Write out only the tail of the records, beginning at the line containing "Among the set white" and including the last line, exactly as written.

(Data records)
## begin

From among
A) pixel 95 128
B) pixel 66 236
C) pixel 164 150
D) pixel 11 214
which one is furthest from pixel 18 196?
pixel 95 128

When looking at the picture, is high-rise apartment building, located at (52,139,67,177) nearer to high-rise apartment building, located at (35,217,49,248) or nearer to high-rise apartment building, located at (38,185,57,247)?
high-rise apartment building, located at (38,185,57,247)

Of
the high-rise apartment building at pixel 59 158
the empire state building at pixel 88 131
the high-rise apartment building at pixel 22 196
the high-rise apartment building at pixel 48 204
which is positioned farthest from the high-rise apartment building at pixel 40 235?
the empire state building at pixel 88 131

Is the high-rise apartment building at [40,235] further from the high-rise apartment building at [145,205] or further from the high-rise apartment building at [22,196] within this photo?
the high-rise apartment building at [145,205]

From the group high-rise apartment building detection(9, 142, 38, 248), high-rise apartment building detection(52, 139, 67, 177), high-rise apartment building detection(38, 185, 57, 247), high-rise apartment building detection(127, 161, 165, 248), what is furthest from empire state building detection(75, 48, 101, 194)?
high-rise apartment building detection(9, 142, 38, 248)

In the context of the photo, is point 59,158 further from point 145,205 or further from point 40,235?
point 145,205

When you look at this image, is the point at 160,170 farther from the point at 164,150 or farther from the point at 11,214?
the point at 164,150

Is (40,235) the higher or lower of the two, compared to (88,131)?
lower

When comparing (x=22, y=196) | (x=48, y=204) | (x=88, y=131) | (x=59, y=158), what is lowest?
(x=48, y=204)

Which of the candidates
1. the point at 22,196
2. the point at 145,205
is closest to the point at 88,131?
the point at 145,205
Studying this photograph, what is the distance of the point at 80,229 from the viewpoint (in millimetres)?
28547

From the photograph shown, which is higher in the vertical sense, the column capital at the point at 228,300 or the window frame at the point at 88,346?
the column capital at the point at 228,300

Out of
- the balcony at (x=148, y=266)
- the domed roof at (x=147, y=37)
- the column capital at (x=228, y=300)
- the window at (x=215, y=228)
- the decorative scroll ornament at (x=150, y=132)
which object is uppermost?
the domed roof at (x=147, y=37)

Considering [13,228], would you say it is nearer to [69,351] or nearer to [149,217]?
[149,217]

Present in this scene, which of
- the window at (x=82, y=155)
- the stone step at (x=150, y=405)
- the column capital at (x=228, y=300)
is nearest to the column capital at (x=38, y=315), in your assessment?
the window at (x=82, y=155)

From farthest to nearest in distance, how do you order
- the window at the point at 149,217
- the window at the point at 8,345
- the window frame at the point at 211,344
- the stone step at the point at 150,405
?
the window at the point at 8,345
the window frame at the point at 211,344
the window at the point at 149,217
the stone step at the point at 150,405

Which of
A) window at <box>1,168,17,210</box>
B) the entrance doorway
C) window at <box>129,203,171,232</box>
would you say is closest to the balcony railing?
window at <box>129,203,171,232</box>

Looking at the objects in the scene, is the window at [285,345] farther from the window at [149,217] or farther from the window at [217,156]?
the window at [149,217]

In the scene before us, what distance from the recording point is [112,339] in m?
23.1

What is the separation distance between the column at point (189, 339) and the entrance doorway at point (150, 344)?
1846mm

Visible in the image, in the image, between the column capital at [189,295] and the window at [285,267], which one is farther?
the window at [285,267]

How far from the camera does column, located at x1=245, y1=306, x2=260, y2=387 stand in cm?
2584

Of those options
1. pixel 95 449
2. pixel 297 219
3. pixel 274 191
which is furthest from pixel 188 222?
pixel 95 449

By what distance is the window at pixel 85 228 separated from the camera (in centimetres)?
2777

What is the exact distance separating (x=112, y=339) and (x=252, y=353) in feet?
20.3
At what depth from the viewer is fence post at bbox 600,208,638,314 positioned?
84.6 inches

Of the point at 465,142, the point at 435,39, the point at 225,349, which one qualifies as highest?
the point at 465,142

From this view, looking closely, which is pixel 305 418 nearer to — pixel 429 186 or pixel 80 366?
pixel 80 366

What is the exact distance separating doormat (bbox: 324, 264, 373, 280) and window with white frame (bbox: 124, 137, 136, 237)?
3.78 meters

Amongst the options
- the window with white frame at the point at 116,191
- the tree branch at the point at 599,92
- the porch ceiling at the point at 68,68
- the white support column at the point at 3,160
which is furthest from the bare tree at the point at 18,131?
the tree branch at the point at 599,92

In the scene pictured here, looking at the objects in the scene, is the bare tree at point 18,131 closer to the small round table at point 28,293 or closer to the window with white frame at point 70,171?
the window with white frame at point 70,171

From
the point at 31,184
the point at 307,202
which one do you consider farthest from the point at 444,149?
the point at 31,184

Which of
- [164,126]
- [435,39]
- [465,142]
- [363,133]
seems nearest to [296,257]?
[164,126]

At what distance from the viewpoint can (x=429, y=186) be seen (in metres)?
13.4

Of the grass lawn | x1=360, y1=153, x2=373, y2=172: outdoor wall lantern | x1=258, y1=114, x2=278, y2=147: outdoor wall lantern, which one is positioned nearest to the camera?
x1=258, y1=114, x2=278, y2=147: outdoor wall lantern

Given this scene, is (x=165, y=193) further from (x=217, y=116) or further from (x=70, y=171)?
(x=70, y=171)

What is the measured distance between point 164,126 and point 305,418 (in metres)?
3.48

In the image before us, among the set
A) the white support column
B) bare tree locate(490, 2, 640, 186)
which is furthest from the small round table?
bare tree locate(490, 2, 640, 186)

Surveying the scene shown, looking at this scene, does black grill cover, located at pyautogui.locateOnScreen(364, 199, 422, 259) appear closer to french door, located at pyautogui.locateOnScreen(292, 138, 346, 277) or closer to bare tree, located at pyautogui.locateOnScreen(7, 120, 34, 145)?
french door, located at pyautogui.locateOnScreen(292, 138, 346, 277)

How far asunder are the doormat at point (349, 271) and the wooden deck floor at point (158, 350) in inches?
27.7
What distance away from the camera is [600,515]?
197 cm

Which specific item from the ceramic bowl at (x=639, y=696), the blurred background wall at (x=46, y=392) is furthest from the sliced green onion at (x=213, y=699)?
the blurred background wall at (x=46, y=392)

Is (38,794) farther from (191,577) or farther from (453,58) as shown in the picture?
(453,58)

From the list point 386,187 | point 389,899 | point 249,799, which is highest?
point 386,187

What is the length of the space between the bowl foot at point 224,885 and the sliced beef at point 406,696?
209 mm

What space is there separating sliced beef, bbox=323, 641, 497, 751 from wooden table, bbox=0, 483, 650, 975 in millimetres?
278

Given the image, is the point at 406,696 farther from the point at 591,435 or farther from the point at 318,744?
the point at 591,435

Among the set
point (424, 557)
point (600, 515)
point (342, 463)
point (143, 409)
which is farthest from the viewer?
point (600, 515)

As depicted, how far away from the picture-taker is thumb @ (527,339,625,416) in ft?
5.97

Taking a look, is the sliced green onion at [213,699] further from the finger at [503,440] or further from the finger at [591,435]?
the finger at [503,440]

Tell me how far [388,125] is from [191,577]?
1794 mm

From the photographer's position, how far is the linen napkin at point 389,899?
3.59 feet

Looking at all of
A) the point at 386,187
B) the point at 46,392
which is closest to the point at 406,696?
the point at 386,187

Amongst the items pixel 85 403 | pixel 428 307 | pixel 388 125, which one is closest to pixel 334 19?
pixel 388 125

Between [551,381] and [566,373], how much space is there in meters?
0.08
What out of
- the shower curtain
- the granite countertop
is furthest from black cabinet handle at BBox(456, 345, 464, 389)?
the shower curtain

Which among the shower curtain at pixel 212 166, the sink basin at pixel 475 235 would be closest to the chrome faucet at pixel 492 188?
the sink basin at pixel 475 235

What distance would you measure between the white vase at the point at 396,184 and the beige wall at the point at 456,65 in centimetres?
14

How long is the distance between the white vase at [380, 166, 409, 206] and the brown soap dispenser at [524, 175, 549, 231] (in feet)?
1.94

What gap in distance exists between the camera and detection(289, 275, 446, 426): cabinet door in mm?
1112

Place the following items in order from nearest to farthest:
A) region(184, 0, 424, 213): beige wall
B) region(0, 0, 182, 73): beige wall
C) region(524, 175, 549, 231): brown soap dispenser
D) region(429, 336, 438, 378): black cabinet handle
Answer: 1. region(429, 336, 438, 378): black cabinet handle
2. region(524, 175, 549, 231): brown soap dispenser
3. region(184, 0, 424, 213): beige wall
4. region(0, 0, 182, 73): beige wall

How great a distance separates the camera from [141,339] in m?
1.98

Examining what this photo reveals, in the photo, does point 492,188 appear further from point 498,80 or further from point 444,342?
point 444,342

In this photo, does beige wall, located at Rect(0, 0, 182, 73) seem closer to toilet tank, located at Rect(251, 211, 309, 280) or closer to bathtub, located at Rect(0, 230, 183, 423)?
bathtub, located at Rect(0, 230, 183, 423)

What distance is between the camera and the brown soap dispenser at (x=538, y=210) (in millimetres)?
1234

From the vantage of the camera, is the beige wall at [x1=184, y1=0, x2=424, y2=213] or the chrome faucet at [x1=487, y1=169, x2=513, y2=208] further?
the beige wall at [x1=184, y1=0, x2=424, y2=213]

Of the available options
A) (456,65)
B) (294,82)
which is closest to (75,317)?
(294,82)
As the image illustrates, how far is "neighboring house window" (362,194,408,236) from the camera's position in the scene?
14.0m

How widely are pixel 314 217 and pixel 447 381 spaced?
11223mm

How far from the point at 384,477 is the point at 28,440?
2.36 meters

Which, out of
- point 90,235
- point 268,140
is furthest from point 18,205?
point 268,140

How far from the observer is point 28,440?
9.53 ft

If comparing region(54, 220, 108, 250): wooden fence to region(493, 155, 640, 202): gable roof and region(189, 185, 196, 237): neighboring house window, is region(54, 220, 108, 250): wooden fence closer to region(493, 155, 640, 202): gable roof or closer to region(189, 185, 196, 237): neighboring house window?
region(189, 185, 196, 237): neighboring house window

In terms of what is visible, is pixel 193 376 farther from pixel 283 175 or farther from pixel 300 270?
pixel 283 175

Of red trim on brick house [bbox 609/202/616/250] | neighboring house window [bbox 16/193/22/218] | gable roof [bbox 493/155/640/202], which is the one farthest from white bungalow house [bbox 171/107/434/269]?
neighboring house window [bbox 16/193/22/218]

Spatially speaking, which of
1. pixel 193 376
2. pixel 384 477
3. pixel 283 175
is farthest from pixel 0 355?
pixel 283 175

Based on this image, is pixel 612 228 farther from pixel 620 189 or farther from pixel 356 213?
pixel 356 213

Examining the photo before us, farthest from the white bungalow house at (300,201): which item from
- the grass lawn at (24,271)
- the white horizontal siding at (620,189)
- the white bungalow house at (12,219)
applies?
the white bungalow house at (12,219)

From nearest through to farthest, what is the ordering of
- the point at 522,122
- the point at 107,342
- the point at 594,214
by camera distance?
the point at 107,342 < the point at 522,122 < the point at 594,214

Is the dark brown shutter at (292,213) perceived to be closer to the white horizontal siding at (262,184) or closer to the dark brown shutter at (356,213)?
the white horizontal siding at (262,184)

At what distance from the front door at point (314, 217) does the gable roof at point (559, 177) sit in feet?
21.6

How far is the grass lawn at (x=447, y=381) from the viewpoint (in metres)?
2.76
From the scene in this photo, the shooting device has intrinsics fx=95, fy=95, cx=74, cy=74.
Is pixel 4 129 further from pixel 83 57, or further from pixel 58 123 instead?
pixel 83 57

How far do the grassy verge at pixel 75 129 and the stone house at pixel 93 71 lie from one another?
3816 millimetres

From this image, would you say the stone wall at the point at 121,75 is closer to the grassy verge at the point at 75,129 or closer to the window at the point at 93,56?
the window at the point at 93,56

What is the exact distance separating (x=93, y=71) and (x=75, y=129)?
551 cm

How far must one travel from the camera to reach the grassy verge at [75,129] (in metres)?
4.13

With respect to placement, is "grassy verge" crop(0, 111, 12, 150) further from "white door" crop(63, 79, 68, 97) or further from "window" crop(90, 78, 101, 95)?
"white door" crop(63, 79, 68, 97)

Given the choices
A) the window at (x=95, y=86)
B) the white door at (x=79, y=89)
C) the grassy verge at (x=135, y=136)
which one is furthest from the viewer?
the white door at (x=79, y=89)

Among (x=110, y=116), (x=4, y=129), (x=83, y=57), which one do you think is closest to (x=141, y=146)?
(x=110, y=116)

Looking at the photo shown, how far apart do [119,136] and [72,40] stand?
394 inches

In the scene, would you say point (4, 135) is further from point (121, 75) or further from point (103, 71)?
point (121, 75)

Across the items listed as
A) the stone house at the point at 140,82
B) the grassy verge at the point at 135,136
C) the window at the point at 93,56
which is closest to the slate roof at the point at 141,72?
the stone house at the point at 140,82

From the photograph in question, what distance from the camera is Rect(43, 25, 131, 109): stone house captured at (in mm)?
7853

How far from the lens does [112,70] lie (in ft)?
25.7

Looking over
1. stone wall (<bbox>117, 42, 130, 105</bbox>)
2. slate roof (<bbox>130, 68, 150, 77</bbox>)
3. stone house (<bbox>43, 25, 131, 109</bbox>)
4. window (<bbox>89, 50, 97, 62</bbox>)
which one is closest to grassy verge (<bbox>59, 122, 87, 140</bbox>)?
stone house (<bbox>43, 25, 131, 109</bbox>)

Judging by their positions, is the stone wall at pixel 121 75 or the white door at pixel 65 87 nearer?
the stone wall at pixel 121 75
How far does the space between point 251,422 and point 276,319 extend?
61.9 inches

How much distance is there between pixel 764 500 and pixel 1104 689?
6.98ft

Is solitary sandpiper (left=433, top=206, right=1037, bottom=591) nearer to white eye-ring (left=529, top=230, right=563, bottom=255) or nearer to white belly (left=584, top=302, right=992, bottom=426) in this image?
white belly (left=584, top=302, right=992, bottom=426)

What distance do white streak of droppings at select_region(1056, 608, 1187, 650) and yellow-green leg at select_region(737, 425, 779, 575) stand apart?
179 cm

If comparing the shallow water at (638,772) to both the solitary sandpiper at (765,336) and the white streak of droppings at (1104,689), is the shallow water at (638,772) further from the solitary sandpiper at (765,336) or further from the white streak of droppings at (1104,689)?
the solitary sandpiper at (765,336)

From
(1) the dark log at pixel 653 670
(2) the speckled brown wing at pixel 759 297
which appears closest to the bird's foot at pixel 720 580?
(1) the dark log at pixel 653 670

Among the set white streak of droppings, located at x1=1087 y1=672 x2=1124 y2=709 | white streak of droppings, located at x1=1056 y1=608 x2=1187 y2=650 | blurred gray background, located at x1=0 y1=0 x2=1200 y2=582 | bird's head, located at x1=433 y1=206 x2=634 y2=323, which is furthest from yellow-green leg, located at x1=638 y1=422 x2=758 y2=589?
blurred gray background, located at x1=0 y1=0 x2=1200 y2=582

## end

Task solution |
Among the set white streak of droppings, located at x1=1087 y1=672 x2=1124 y2=709 | white streak of droppings, located at x1=1056 y1=608 x2=1187 y2=650 | blurred gray background, located at x1=0 y1=0 x2=1200 y2=582 | bird's head, located at x1=433 y1=206 x2=634 y2=323, which is furthest from yellow-green leg, located at x1=638 y1=422 x2=758 y2=589?
blurred gray background, located at x1=0 y1=0 x2=1200 y2=582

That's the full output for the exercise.